第225話
案内……しようとした。
「あれ? 桜さんそちらの方は……?」
途中で魔獣狩りから帰って来た相良さんに遭遇したからだ。
「今こちらにお越しいただいたフォルラーニ侯爵です。 今倉敷さんの小屋にドルイット侯爵がいらしてるのでそちらに案内するところですよ」
そう相良さんに告げると、私の背後からゾワッとするような感覚が沸き上がった。
理解できない感覚に慌てて振り向くと、先ほどまで朗らかな表情をしていたフォルラーニ侯爵が恍惚とした表情を浮かべて相良さんを見ていたのだった。
一瞬理解できずに立ち尽くすと腕を誰かに引っ張られた。
何事?! と思って引っ張った人物を見るとアルフォート様だ。
へ?!
何々何々?!
そう思ってると私が元々立っていた場所に火柱が上がった。
「ほえあ?!」
素っ頓狂な声を上げたのは私です。
そちらを見ると相良さんとフォルラーニ侯爵が組み合っていた。
「素敵ね」
「なんですか? いきなり」
相良さんが距離を取ろうと防御魔法を発動する。 それをフォルラーニ侯爵が素手で叩き割っていく。
素手で割れるのそれ?!
すると今度は攻撃を防ぐのではなく、動きを阻害するような形で相良さんが防御魔法を繰り出した。
丁度関節の回りだ。
動きが阻害され力が籠めにくいポイント。
よくそんなピンポイントで複数魔法が出せるなと、その精密さに感心する。
これでフォルラーニ侯爵も身動きが取れないは……?!
それを把握したフォルラーニ侯爵は数枚破壊すると素早い動きで回避し相良さんと距離を詰める。

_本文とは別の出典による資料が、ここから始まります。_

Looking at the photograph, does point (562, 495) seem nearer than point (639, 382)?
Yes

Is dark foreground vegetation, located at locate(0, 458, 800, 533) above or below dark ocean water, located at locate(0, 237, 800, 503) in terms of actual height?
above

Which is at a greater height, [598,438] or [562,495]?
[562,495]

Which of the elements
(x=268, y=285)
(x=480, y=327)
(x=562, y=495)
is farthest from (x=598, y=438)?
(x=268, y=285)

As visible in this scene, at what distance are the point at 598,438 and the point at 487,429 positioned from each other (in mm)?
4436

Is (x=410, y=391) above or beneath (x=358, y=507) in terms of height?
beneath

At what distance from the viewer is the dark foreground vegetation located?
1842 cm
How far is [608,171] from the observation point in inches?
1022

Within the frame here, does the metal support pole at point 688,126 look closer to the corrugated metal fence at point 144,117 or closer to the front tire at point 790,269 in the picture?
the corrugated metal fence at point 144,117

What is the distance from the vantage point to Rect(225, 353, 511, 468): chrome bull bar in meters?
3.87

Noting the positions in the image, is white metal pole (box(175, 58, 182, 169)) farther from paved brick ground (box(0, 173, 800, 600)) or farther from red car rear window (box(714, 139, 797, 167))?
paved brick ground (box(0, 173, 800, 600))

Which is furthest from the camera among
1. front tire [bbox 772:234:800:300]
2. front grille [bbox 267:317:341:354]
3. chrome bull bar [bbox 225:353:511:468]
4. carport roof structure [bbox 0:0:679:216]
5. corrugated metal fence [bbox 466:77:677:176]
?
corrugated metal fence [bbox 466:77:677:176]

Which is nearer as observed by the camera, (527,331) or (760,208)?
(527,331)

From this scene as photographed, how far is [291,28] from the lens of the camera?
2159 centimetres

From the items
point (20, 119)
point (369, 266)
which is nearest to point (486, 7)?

距離を詰められた相良さんは風魔法を使い土を巻き上げ視界を奪う。
なんだかよく分からないが相良さんもフォルラーニ侯爵も互いを敵視しているというよりも、楽しんでいるように見られる。
次から次へと技の応酬が目の前で繰り広げられ呆然と見守った。
「結局こうなったか……」
そんな私の耳にはアルフォート様のそんな声が届いたのだった。
その戦いの音に倉敷さん達が小屋から出てきた。
「敵襲……じゃないな。 なんだこりゃ」
「戦っておるのう」
「あの人が噂の極大魔法の使い手ですか?」
「……そうだ」
「隠し通せませんでしたね」
「……はぁ」
アイテムボックスからソファーとテーブルを取り出し簡易の観客席をセットする。
「お茶とお菓子はいかがですかー」
お盆にペットボトルの飲み物とスナック菓子を乗せソファーに腰を下ろすみんなの後ろから声を掛けた。
「俺コーラ」
「僕はお茶」
すぐさま倉敷さんと菅井さんから返答があった。
「ん? これはあちらの飲み物と食べ物ですか? 頂きます」
ドルイット侯爵にはコーラを、アルフォート様にはお茶をマッヘンさんにはお茶と見せかけて青汁を渡した。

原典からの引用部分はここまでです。